Bumble Boogie always makes me think of a Buster Keaton film where he's trying to rescue the heroine from railway tracks...

I think that is a great compliment. It is fast and quite a piece to deliver live. It is almost as though you can't keep up with it. I originally heard that piece of music when I was a kid and now just to make the classical music people very cross, I have inserted Bach's Prelude No. 1 in the middle of it together with some weird effects. That particular prelude is, in my opinion, some of the prettiest music that has ever been written.

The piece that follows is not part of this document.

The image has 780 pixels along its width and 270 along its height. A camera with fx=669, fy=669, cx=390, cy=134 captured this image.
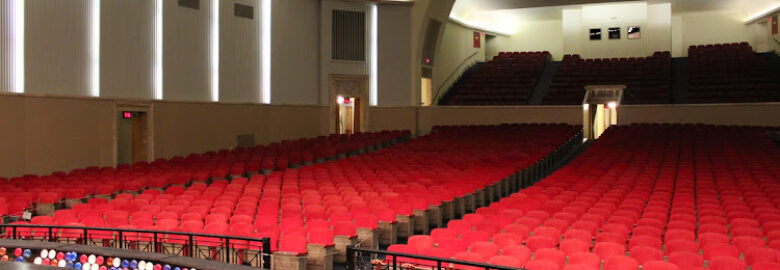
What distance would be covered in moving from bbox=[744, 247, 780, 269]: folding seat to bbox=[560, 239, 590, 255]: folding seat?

He could have given it a title including love, God, the sun, nature or whatever but no. I love that he just called it Prelude No. 1. [laughs] It was a mere number to him. He said that he wrote it in the hope that it would inspire young people to play the piano. I thought, that is good enough for me, I am that person and I will follow this great man.

So what's next for Jools Holland?

Well, I am going to continue trying to figure out the piano which I feel is a lifetime's work for me.

I have been trying to find a copy of your album Solo Piano for a while now and finally found one on Amazon for £152.

Bloody hell, how can they sell it so cheap!?

Jools Holland plays the Royal Concert Hall, with special guest José Feliciano, on Thursday, November 16.